++++ DATA LINES

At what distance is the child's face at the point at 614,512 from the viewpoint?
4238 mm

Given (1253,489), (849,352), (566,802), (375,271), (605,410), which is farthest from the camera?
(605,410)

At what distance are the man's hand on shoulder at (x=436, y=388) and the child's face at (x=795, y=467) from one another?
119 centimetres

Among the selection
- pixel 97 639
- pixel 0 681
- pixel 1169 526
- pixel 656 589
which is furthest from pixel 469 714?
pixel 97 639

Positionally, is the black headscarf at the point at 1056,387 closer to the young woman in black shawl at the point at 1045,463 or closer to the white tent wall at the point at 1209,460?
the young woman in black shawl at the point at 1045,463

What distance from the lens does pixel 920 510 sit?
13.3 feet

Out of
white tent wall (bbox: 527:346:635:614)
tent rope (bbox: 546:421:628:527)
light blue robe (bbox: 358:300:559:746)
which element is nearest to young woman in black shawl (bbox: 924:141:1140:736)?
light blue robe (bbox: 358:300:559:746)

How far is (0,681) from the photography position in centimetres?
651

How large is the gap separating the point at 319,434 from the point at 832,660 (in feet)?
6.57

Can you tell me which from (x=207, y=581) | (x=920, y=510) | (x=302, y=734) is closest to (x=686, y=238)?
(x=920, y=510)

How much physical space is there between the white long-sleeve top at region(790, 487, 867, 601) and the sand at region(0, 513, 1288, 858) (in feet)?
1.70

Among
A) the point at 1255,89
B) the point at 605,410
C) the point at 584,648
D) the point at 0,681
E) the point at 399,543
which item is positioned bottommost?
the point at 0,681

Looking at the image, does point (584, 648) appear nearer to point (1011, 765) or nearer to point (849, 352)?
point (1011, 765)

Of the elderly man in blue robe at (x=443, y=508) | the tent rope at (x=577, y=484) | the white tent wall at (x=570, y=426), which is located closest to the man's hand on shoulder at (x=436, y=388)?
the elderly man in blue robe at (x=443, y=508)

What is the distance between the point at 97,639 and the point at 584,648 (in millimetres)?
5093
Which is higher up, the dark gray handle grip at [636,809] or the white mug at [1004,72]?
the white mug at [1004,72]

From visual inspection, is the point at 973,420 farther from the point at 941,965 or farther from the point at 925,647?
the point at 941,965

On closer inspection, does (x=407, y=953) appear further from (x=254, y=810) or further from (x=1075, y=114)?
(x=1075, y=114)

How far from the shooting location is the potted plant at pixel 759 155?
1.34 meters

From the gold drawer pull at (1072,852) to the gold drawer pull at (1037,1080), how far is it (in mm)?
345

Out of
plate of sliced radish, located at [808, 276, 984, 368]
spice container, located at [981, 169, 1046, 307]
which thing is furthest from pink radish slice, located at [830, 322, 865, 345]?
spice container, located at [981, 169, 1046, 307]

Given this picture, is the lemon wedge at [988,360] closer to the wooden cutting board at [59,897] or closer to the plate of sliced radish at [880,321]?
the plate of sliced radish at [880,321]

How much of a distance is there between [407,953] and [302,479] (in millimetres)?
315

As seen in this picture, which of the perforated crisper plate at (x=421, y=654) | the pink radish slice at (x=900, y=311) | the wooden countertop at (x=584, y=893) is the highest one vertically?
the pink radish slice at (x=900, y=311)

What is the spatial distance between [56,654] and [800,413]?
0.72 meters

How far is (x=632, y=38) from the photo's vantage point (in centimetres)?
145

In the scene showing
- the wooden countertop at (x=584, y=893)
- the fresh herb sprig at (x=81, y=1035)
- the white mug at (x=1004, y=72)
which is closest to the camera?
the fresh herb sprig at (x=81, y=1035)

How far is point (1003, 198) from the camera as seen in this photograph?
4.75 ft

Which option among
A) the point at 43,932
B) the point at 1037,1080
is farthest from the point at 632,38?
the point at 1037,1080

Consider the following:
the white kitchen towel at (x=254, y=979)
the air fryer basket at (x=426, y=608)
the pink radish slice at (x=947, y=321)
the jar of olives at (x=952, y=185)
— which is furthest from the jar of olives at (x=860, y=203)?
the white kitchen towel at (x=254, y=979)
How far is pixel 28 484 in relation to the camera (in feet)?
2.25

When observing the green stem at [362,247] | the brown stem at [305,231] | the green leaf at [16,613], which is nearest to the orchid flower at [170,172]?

++++++++

EXERCISE OBJECTIVE |
Reproduce all of the lines above, substituting "guy rope" for every occurrence of "tent rope" and changing nothing else.

CORRECT RESPONSE |
At what distance is the child's face at the point at 614,512 from the viewpoint?
4238 mm

Given (1253,489), (849,352), (566,802), (375,271), (605,410), which is farthest from the camera?
(605,410)

At what distance are the man's hand on shoulder at (x=436, y=388) and the child's face at (x=795, y=467) from one another?
119 centimetres

Among the selection
- pixel 97 639
- pixel 0 681
- pixel 1169 526
- pixel 656 589
which is furthest from pixel 469 714?
pixel 97 639

Positionally, is the black headscarf at the point at 1056,387 closer to the young woman in black shawl at the point at 1045,463 or closer to the white tent wall at the point at 1209,460?
the young woman in black shawl at the point at 1045,463

What distance from the lens does pixel 920 510 sit?
13.3 feet

Out of
white tent wall (bbox: 527:346:635:614)
guy rope (bbox: 546:421:628:527)
light blue robe (bbox: 358:300:559:746)
which element is nearest to young woman in black shawl (bbox: 924:141:1140:736)?
light blue robe (bbox: 358:300:559:746)

How far is (0,681) from the photography position in centimetres?
651

How large is the gap separating the point at 319,434 from the point at 832,660 (in feet)?
6.57

Can you tell me which from (x=207, y=581) | (x=920, y=510) | (x=302, y=734) is closest to (x=686, y=238)?
(x=920, y=510)

How much physical space is there between the white long-sleeve top at region(790, 487, 867, 601) and the sand at region(0, 513, 1288, 858) (in feet)?
1.70

Among
A) the point at 1255,89
B) the point at 605,410
C) the point at 584,648
D) the point at 0,681
E) the point at 399,543
which item is positioned bottommost?
the point at 0,681

Looking at the image, does point (584, 648) appear nearer to point (1011, 765) or nearer to point (849, 352)?
point (1011, 765)

Of the elderly man in blue robe at (x=443, y=508) | the guy rope at (x=577, y=484) | the white tent wall at (x=570, y=426), which is located closest to the man's hand on shoulder at (x=436, y=388)?
the elderly man in blue robe at (x=443, y=508)

What is the distance between the point at 97,639 and the point at 584,648 (in millimetres)?
5093
Which is higher up, the dark gray handle grip at [636,809] or the white mug at [1004,72]?
the white mug at [1004,72]

From visual inspection, is the point at 973,420 farther from the point at 941,965 or farther from the point at 925,647?
the point at 941,965

On closer inspection, does (x=407, y=953) appear further from (x=254, y=810) or further from (x=1075, y=114)?
(x=1075, y=114)

How far from the shooting location is the potted plant at pixel 759 155?
1.34 meters

From the gold drawer pull at (1072,852) to the gold drawer pull at (1037,1080), how far is it (in mm)?
345

Out of
plate of sliced radish, located at [808, 276, 984, 368]
spice container, located at [981, 169, 1046, 307]
which thing is furthest from pink radish slice, located at [830, 322, 865, 345]?
spice container, located at [981, 169, 1046, 307]

Given this picture, is the lemon wedge at [988,360] closer to the wooden cutting board at [59,897] or closer to the plate of sliced radish at [880,321]?
the plate of sliced radish at [880,321]

How much of a distance is there between [407,953] and [302,479] (in millimetres)?
315

As seen in this picture, which of the perforated crisper plate at (x=421, y=654) | the pink radish slice at (x=900, y=311) | the wooden countertop at (x=584, y=893) is the highest one vertically?
the pink radish slice at (x=900, y=311)

What is the spatial distance between [56,654] and [800,413]?
0.72 meters

How far is (x=632, y=38) from the photo's vantage point (in centimetres)?
145

In the scene showing
- the wooden countertop at (x=584, y=893)
- the fresh herb sprig at (x=81, y=1035)
- the white mug at (x=1004, y=72)
which is closest to the camera?
the fresh herb sprig at (x=81, y=1035)

How far is point (1003, 198) from the camera as seen in this photograph?
4.75 ft

Which option among
A) the point at 43,932
B) the point at 1037,1080
is farthest from the point at 632,38?
the point at 1037,1080

Consider the following:
the white kitchen towel at (x=254, y=979)
the air fryer basket at (x=426, y=608)
the pink radish slice at (x=947, y=321)
the jar of olives at (x=952, y=185)
— which is furthest from the jar of olives at (x=860, y=203)?
the white kitchen towel at (x=254, y=979)
How far is pixel 28 484 in relation to the camera (in feet)?
2.25

When observing the green stem at [362,247] | the brown stem at [305,231] | the green leaf at [16,613], which is nearest to the orchid flower at [170,172]?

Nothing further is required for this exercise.